John is a father and veteran who lives with severe heart failure. This is John’s perspective on how he continues to pursue his passions.
Heart failure complications hospitalize more Americans per year than all cancers combined6,7,8
Despite the name, heart failure doesn’t mean the heart isn’t working at all, it means the heart is unable to pump enough oxygen-rich blood to the body’s cells and organs.1 With heart failure, over time the heart tries to compensate by stretching, enlarging and pumping faster to keep up with the body’s demands, and it becomes weaker as a result. Heart failure is the consequence of dysfunction within the sarcomere, a complex mechanism of interacting proteins driving heart contraction.
There are two major types of heart failure: heart failure with reduced ejection fraction (HFrEF) and heart failure with preserved ejection fraction (HFpEF). Ejection fraction is a percentage measurement of how much blood the left ventricle pumps out of the heart with each contraction.
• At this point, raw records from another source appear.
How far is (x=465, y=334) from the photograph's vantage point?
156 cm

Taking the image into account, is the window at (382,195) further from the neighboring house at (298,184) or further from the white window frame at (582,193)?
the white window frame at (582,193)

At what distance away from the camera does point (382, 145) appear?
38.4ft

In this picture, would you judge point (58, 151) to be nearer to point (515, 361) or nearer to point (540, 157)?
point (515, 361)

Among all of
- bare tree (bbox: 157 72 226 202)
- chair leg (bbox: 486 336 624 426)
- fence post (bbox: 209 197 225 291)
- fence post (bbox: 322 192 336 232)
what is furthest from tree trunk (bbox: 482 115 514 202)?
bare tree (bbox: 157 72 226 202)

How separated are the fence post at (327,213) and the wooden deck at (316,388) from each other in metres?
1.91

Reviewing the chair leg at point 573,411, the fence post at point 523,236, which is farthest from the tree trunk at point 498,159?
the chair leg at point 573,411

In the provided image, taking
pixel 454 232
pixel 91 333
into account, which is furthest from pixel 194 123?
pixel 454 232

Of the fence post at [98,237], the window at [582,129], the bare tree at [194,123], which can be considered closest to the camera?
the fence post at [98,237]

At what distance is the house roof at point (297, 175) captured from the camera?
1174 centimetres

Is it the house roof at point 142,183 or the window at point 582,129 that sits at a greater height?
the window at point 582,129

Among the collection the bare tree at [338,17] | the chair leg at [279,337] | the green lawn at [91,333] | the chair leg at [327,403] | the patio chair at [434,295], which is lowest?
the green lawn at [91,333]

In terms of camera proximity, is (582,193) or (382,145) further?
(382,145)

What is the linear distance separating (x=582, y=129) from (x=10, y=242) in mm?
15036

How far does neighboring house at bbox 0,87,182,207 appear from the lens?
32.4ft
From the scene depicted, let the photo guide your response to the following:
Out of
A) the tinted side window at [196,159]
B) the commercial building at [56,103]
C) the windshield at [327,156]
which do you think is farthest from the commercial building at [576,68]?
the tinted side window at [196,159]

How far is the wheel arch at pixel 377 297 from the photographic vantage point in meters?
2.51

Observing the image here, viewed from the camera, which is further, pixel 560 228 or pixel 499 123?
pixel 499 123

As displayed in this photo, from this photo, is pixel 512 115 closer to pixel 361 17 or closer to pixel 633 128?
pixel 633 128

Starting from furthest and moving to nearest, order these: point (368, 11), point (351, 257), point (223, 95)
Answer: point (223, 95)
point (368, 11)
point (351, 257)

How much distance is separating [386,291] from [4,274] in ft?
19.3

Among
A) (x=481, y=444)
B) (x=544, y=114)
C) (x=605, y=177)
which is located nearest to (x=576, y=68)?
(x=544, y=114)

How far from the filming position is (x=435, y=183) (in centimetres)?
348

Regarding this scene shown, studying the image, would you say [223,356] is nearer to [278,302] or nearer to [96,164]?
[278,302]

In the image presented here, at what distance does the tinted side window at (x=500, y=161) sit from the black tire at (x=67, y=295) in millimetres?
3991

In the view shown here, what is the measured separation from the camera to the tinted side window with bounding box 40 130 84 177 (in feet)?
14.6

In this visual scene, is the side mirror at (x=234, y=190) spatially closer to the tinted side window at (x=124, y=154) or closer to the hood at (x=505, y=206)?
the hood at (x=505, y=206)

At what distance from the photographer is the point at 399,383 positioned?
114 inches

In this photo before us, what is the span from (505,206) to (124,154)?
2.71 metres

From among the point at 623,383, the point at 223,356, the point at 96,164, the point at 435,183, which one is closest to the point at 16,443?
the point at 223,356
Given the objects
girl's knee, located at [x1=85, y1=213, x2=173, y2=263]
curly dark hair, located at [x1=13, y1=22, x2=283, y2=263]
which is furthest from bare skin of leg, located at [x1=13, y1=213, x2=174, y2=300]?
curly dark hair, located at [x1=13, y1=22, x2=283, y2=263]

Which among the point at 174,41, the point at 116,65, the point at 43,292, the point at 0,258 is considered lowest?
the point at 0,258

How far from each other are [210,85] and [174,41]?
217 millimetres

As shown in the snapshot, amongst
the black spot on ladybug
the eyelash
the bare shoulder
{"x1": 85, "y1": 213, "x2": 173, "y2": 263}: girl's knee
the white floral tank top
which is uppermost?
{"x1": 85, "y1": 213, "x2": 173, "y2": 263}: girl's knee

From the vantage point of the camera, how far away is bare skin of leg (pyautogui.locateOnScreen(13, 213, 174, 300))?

A healthy heart has an ejection fraction between 50-70%, but someone with HFrEF has an ejection fraction of 40% or less.2
An estimated 6 million people in the U.S. are living with heart failure—and that number is predicted to increase to more than 8 million Americans by 2030.1 Roughly half of those with heart failure have HFrEF, and this population is also expected to grow from 3.1 million in 2020 to 4.0 million in 2032.3 These skyrocketing numbers may be attributed to several factors—an aging population, the epidemics of diabetes and obesity, and medical advances that help people survive heart attacks but face higher risk for heart failure afterwards.2
Heart failure is the leading cause of hospitalization and readmission in people aged 65 and older,5 and each additional hospitalization is associated with an increased risk of death.4 People with heart failure may experience fatigue, shortness of breath during daily activities, edema or swelling in the feet, legs, ankles or stomach, or weight gain. Every day, they may struggle with simple activities like walking, climbing stairs, or carrying things, and managing the disease can be a challenge.